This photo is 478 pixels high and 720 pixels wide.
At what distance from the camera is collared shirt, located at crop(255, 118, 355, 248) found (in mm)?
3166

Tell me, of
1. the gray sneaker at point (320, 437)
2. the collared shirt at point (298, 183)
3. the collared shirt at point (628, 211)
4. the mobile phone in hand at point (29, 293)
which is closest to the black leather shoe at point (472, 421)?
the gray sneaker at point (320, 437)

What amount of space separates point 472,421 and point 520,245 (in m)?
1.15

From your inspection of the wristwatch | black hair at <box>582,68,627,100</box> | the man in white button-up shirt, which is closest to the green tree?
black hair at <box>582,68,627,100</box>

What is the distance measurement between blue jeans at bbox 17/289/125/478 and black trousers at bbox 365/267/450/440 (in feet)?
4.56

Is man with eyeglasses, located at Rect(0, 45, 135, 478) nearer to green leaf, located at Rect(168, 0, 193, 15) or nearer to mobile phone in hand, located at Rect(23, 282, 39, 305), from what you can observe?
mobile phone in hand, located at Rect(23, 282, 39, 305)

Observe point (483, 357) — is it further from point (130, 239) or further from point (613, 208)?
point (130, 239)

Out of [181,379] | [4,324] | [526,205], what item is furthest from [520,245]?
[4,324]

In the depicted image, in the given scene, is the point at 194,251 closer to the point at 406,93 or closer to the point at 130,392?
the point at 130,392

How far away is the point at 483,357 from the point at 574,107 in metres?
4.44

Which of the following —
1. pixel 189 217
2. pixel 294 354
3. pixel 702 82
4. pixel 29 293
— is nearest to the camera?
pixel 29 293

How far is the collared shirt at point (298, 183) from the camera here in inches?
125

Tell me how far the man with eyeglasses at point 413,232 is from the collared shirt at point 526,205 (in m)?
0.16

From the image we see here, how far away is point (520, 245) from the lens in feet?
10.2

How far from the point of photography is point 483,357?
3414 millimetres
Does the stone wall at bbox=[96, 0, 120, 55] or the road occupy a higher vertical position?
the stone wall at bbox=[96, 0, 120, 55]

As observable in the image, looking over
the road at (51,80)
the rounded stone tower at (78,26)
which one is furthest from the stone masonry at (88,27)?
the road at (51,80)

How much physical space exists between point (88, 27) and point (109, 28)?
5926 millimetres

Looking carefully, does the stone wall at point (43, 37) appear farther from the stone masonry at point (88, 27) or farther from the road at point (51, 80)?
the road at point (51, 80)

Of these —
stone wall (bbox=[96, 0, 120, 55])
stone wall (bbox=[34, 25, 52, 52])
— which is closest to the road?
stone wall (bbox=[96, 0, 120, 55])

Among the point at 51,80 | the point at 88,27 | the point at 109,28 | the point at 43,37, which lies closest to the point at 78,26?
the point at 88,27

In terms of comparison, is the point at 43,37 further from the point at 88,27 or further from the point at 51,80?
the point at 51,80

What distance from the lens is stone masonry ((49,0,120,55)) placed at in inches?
• • • • •
**Instructions to follow**
Copy out the records above again, switching each "stone masonry" to "stone brickwork" and leaving all other text unchanged.

**Answer for the task**
This photo is 478 pixels high and 720 pixels wide.
At what distance from the camera is collared shirt, located at crop(255, 118, 355, 248) found (in mm)?
3166

Tell me, of
1. the gray sneaker at point (320, 437)
2. the collared shirt at point (298, 183)
3. the collared shirt at point (628, 211)
4. the mobile phone in hand at point (29, 293)
which is closest to the black leather shoe at point (472, 421)?
the gray sneaker at point (320, 437)

What amount of space separates point 472,421 and point 520,245 (in m)?
1.15

From your inspection of the wristwatch | black hair at <box>582,68,627,100</box> | the man in white button-up shirt, which is closest to the green tree?
black hair at <box>582,68,627,100</box>

What is the distance measurement between blue jeans at bbox 17/289/125/478 and black trousers at bbox 365/267/450/440 (in feet)?
4.56

Is man with eyeglasses, located at Rect(0, 45, 135, 478) nearer to green leaf, located at Rect(168, 0, 193, 15) or nearer to mobile phone in hand, located at Rect(23, 282, 39, 305), from what you can observe?
mobile phone in hand, located at Rect(23, 282, 39, 305)

Observe point (483, 357) — is it further from point (130, 239) or further from point (613, 208)?
point (130, 239)

Out of [181,379] | [4,324] | [526,205], what item is furthest from [520,245]?
[4,324]

In the depicted image, in the given scene, is the point at 194,251 closer to the point at 406,93 or closer to the point at 130,392?
the point at 130,392

How far away is the point at 483,357 from the point at 574,107 in metres?
4.44

Which of the following —
1. pixel 189 217
2. pixel 294 354
3. pixel 702 82
4. pixel 29 293
— is nearest to the camera?
pixel 29 293

How far is the collared shirt at point (298, 183) from the camera here in inches?
125

Tell me how far the man with eyeglasses at point 413,232 is from the collared shirt at point 526,205 (in m)?
0.16

From the image we see here, how far away is point (520, 245) from the lens in feet?
10.2

How far from the point of photography is point 483,357?
3414 millimetres
Does the stone wall at bbox=[96, 0, 120, 55] or the road occupy a higher vertical position?
the stone wall at bbox=[96, 0, 120, 55]

As observable in the image, looking over
the road at (51,80)
the rounded stone tower at (78,26)
which one is furthest from the stone brickwork at (88,27)?
the road at (51,80)

How much physical space exists between point (88, 27) and point (109, 28)?
5926 millimetres

Looking carefully, does the stone wall at point (43, 37) appear farther from the stone brickwork at point (88, 27) or farther from the road at point (51, 80)?
the road at point (51, 80)

Of these —
stone wall (bbox=[96, 0, 120, 55])
stone wall (bbox=[34, 25, 52, 52])
— which is closest to the road?
stone wall (bbox=[96, 0, 120, 55])

Among the point at 51,80 | the point at 88,27 | the point at 109,28 | the point at 43,37, which lies closest to the point at 78,26?
the point at 88,27

In terms of comparison, is the point at 43,37 further from the point at 88,27 or further from the point at 51,80?
the point at 51,80

What distance from the lens is stone brickwork ((49,0,120,55)) placed at in inches?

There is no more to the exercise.